Required work:
A. Return the stretch of the passage on OT syntax from "2. 2. assume" through "by the data.".
B. In the passage on OT syntax, list the strategies that are generally applied to save generalizations from apparent violations in the linguistic data.

Published Online: 2006-09-13 | DOI: https://doi.org/10.1515/LING.2006.028


1. Introduction to OT syntax

General tendencies that hold in or across languages are easy to find. For example, sentences in English usually have a subject. The subject often is the first element in the sentence. In many cases, the subject is the agent of the action expressed by the verb. Crucially, these statements are mere tendencies, not absolute laws. It is very difficult to find observable properties that hold without exception across languages. If we were to formulate these general statements as rules, these rules would often have to be broken because of a number of exceptions. In standard generative syntax, constraints are assumed to be inviolable, i.e., they must be satisfied in a grammatical sentence. In order to “save” generalizations (rules) from apparent violations (counterexamples) in the linguistic data, generally three strategies are applied:

  1. 1. assume empty structure to satisfy the constraint (invisibly);

  2. 2. assume an abstract level at which the constraint is satisfied (invisibly);

  3. 3. modify the constraint, making it less general, so that it is satisfied by the data.

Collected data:
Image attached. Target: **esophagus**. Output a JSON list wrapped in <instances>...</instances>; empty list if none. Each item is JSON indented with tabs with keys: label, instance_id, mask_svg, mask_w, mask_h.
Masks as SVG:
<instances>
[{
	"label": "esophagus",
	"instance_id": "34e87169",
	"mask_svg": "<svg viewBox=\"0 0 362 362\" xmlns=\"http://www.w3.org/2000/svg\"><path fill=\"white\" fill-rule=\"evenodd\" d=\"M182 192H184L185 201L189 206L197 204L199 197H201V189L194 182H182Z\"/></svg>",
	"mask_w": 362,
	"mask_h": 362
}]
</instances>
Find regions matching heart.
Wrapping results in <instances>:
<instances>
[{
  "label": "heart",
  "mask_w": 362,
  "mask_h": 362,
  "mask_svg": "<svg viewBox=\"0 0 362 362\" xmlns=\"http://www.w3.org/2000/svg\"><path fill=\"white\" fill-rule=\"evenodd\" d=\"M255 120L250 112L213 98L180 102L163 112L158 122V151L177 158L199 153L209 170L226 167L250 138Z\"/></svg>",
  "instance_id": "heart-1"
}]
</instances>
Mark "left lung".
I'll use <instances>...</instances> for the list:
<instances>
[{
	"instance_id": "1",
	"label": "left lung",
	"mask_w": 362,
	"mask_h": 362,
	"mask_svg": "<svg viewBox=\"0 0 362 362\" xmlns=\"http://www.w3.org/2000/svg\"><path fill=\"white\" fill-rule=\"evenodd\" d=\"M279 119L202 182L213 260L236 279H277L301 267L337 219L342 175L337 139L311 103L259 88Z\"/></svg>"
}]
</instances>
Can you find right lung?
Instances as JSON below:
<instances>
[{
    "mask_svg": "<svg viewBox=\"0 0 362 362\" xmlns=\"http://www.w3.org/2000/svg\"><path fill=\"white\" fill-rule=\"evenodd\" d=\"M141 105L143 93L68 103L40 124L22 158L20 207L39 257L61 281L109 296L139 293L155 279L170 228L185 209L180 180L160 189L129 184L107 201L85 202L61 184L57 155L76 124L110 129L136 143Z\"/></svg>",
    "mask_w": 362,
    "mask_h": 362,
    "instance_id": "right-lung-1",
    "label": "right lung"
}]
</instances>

Replies:
A.
2. 2. assume an abstract level at which the constraint is satisfied (invisibly);

  3. 3. modify the constraint, making it less general, so that it is satisfied by the data.

B.
1. Assume empty structure to satisfy the constraint (invisibly).
2. Assume an abstract level at which the constraint is satisfied (invisibly).
3. Modify the constraint, making it less general, so that it is satisfied by the data.